Ainsi, déduction faite de la réserve, les crédits présentés dans le projet de loi de finances pour 2024 s'élèvent à 112,6 millions d'euros, soit un total inférieur au montant effectivement distribué en 2023.
Or ce montant s'était déjà avéré insuffisant, même avec le dégel des crédits mis en réserve et l'apport de la soulte : c'est pourquoi, lors de l'examen des dossiers par la commission nationale des bourses, la CPS (voir encadré) a été portée de 2 à 7 points. Les montants des bourses attribuées ont ainsi été écrêtés par une forme de « rabot » budgétaire, d'une manière peu compréhensible pour les parents concernés.
La contribution progressive de solidarité (CPS)
Instituée en 2012, la CPS se présente comme un mécanisme ad hoc destiné à maintenir dans les limites de l'enveloppe budgétaire allouée les montants distribués à l'issue de la réunion de la commission nationale des bourses. Initialement fixée à 2 points, elle s'applique intégralement aux familles dont la quotité théorique est inférieure ou égale à 80 %, partiellement jusqu'à 99 %. Les familles dont la quotité est de 100 % sont exonérées.
Compte tenu des besoins et des crédits alloués, il est donc très probable que le taux de la CPS sera maintenu à 7 points lors de la prochaine réunion de la CNB, ce qui va directement à l'encontre de l'objectif énoncé par le Président de la République lors de son discours du 20 mars 2018 de doubler le nombre d'élèves accueilli dans le réseau AEFE à l'horizon 2030.
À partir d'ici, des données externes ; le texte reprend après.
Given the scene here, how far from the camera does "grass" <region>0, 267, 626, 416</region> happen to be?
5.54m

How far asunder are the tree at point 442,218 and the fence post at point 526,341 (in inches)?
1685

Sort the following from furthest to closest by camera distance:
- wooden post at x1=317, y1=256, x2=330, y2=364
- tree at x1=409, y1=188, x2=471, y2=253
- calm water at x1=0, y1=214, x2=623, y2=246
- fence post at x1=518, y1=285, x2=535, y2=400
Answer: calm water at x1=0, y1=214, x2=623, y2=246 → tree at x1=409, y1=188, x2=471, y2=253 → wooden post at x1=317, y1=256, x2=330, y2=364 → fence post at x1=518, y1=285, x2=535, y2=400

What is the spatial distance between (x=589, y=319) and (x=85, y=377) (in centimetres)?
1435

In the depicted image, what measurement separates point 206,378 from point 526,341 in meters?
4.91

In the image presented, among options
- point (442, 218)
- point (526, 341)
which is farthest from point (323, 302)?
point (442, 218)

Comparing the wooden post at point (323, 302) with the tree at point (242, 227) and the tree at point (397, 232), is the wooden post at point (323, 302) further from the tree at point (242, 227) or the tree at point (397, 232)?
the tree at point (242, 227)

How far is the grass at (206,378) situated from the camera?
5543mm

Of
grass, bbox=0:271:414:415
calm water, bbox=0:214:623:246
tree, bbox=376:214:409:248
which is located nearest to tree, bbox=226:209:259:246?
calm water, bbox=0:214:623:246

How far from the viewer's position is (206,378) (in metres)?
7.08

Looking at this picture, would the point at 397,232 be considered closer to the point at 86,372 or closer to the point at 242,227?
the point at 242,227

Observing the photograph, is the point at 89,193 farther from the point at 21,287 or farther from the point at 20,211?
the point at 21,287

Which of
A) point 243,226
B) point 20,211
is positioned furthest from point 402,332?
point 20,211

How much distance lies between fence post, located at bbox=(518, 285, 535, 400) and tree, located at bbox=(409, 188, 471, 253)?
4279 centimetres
Alors que la soulte de l'AEFE arrive à extinction, il est important de trouver un mode de financement des bourses scolaires qui soit à la fois pérenne, lisible et compréhensible par les parents d'élèves.
Le Pass Éducation langue française :
une expérimentation dont les modalités restent à préciser
Répondant à un engagement du Président de la République, le Pass Education langue française a pour objectif de permettre aux enfants français résidant à l'étranger et scolarisés dans les systèmes nationaux de « garder un lien fort avec notre langue ». Doté d'un million d'euros, il financera des cours en ligne, avec un tuteur, pour les enfants âgés de 6 à 11 ans, soit un public potentiel de 125 000 enfants. S'il est conçu comme une outil complémentaire au FLAM (Français LAngue Maternelle), ni l'audition de la ministre de l'Europe et des Affaires étrangères par la commission, ni les auditions des rapporteurs pour avis n'ont permis d'obtenir de précisions sur ses modalités - prestataires, pays retenus pour l'expérimentation, etc.
* 1 On désigne sous ce nom les montants de bourse non distribués dont dispose l'opérateur en fin d'exercice ; ils servent notamment à alimenter l'enveloppe globale les années où les variations du taux de change sont défavorables. La soulte a été fortement abondée durant la pandémie, de nombreux élèves n'ayant finalement pas été scolarisés, puis mise à contribution au cours des exercices suivants, jusqu'à extinction en 2023.